Borja Valero, décevant mais suffisant

Arrivé cet été de la Fiorentina pour un peu plus de 5 millions d’euros, Borja Valero était censé devenir le nouveau métronome du milieu de terrain de l’Inter. Malgré ses 32 ans, il possédait une bonne réputation qu’il a confirmée les premiers mois avant de décevoir de plus en plus.

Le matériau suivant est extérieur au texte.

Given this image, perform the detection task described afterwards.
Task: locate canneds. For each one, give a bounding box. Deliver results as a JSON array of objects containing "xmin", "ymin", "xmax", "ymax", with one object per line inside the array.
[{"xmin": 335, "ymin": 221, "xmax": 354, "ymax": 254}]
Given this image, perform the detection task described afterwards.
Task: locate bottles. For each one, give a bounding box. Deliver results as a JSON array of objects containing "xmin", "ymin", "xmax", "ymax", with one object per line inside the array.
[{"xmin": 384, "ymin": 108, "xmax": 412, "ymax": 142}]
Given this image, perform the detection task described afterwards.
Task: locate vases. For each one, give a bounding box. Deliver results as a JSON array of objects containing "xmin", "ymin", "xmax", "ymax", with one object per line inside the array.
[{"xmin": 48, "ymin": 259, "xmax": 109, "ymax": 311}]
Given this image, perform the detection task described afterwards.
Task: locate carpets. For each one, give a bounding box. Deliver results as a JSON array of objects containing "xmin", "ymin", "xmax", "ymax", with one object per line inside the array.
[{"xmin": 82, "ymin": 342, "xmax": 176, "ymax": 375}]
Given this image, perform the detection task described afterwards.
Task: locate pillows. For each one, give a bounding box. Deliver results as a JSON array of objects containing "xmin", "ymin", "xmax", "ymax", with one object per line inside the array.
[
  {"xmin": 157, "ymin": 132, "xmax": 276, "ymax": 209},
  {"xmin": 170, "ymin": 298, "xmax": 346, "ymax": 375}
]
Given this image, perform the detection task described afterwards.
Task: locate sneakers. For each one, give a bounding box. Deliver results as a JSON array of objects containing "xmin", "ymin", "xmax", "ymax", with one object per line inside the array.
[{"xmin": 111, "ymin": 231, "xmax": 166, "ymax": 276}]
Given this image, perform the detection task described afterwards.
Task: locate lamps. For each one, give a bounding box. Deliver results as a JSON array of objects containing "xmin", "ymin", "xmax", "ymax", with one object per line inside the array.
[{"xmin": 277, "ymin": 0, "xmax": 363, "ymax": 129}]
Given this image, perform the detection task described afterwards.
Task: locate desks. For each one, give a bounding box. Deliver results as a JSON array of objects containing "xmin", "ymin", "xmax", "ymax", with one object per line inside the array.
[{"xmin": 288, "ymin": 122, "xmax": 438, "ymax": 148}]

Par Giuliano Depasquale publié le 12 Mai 2018

L’été passé, le nom de Borja Valero était sans aucun doute celui qui rendait le plus heureux les Interistes, juste avant d’entamer la saison et de découvrir Skriniar. À la Fiorentina, l’Espagnol faisait l’unanimité dans toute l’Italie. Bien que discret, il offrait souvent une performance de grande qualité de par sa rapidité d’exécution, sa vista et sa précision dans ses passes, aussi bien courtes que longues. Il ne faisait dès lors aucun doute que les Nerazzurri avaient réalisé là un très bon coup avec un très bon coût. Puis, sa capacité à évoluer un peu partout au milieu de terrain représentait un bel atout pour Spalletti qui a aussi fait venir Vecino de la Viola. À partir de là, il était clair que le duo formerait la base du milieu, qui serait complété avec Gagliardini, Brozovic ou Joao Mario. Et tout se passe très bien, puisque l’Inter enchaînait alors les bons résultats. Tantôt milieu offensif, tantôt milieu relayeur, Borja Valero s’en sortait plutôt bien, même si tout n’était pas à chaque fois parfait, à l’instar de l’ensemble de l’équipe à ce moment-là de la saison. Celui qui se caractérise physiquement par sa belle barbe imposante tenait ses promesses en faisant tourner le ballon comme il faut, tout en se montrant efficace dans les contre-attaques et les longs ballons devant. Même quand il s’agissait de récupérer le ballon, il répondait présent, que ce soit au pied ou en duel aérien.

Un changement tactique

Le problème avec l’Espagnol, c’est qu’il faisait rarement plus que ce qu’il fallait. Et dans une équipe qui commençait à s’essouffler, il était primordial que certains en fasse plus que d’autres. Le poste de milieu offensif ne lui convenait pas tant que ça, car il avait beaucoup de mal à effectuer le lien entre le milieu de terrain et l’attaque. Il n’apportait pas cette vitesse de course et cette technique comme Rafinha le fait dans la tactique actuelle. À ses côtés, même Vecino ne suivait plus la cadence. C’est donc sans surprise que l’entraîneur a décidé de revoir la tactique. Après l’hiver et la série de dix matchs sans victoire de l’Inter, Rafinha s’est approprié le poste de milieu offensif et le duo Brozovic – Gagliardini est revenu plus en forme que jamais. Les deux anciens Florentins ont été conduits sur le banc, mais Borja Valero s’est vu offrir une nouvelle chance depuis la blessure de Gagliardini il y a quelques semaines. Cette fois-ci, il tourne dans une formation qui n’est plus aussi dépendante de lui et cela lui convient bien. Ses prestations individuelles ne sont toujours plus de la qualité affichée les premières journées, mais il fait juste ce qu’il faut et ce n’est pas plus mal. Son jeu à base de passes courtes suffit. Il éloigne le danger, écarte le jeu, mais il veut parfois prendre trop d’initiatives et ça ne lui réussit pas, au point de mettre en danger l’équipe. Il n’est pas exclu qu’il s’en aille déjà cet été, mais, vu son âge et ce qu’il peut encore apporter en tant que joker, Spalletti aurait plutôt intérêt à le garder.